The western border of the field was marked by another old house. We viewed its inhabitants with some suspicion because the children who lived there had a reputation of being unruly. How could they not be wild, living on the border of civilization as they did? Our homes rested on neatly measured property lines and along a paved street, while they lived on a gravel road that went past the little store. Who knew where their property began or ended? To the rest of us, they seemed like mountain people living deep in some Appalachian holler, strange and exotic with customs that were foreign to our own way of life. Our suspicions seemed confirmed when some years later the father of one of our friends abandoned his wife and ran off with the woman who lived there. We did not usually venture that far into the field. If we had drawn a map, we might have etched the warning “Here be Dragons” in that spot.

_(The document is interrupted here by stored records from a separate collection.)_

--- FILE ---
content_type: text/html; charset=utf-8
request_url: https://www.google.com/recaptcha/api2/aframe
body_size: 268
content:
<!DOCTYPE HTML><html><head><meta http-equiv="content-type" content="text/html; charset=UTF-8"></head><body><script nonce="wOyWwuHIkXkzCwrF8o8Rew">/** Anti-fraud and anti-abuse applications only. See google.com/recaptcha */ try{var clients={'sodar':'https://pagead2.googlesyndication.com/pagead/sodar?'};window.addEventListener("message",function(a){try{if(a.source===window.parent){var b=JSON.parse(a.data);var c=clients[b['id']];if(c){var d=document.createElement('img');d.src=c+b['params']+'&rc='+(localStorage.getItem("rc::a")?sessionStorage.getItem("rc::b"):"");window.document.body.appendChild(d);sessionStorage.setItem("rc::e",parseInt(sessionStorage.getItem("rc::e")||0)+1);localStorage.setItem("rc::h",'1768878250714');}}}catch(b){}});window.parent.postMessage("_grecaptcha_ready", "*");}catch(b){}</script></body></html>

On its southern border, the field was hemmed in by Church Street, the block where the Baptist and Catholic churches were located. Those two landmarks made a deep impression on the landscape of my soul. It was where I first sensed the fear of the Lord and became God-haunted. It was in that space that I first heard the gospel.

The emotional memory of much of my childhood is contained within these boundaries. On the one hand, there was the teeming life of the block with its orderly row of homes, each one a cultural universe of its own. The overall topography of the block may have seemed the same but the smells, customs and values of my Polish and Italian neighbors seemed quite strange to me. What is more, every house was a center of drama. Each one the site of its own daily morality play, where husbands and wives, brothers and sisters, loved and fought, defended or betrayed one another.

Then there was the other world that lay in the direction of the horizon and the setting sun. This expanse, although it was really only a few blocks square, seemed to my child’s mind to be almost infinite in scope. I thought I could spend my whole life exploring there. The wild beauty I saw in its weedy shambles lit the spark that granted me my first vision of the undiscovered country. It shaped some of my earliest images of what heaven might be like.

Sometimes, I go back to the neighborhood where I grew up. The streets seem the same but my friends are all gone. I drive past their houses and remember what it was like to stand on the porch on a summer’s day and call them out to play in singsong chant. I imagine them appearing at the door and tumbling out into the yard. The field is gone too, having given way to more developed land and nondescript office buildings. The few trees that once grew there have been cut down. The old houses that marked its borders have disappeared. The little store is still there but it is no longer as little as it used to be. You can still get your beer and bread there but you can no longer buy a fistful of candy for a penny. As I turn the car toward the expressway, I drive past the place where the gravel road used to be and recollect the scent of milkweed and uncut grass. In my mind’s eye the old boundaries of my childhood reappear. Once again I see the familiar geography of somewhere.

2 thoughts on “The Geography of Somewhere

  1. Thank you, John, for this wonderful little essay! Much of it resonates with me, a guy not far from your age, and a fellow Detroiter. I especially loved this: “What is more, every house was a center of drama. Each one the site of its own daily morality play, where husbands and wives, brothers and sisters, loved and fought, defended or betrayed one another.”
    You’re a great writer! Thanks for the memories!

    1. Thank you Dr. Koessler. I felt like I went on journey with you back in time to your childhood. Your words were vivid and brought your neighborhood to life for me.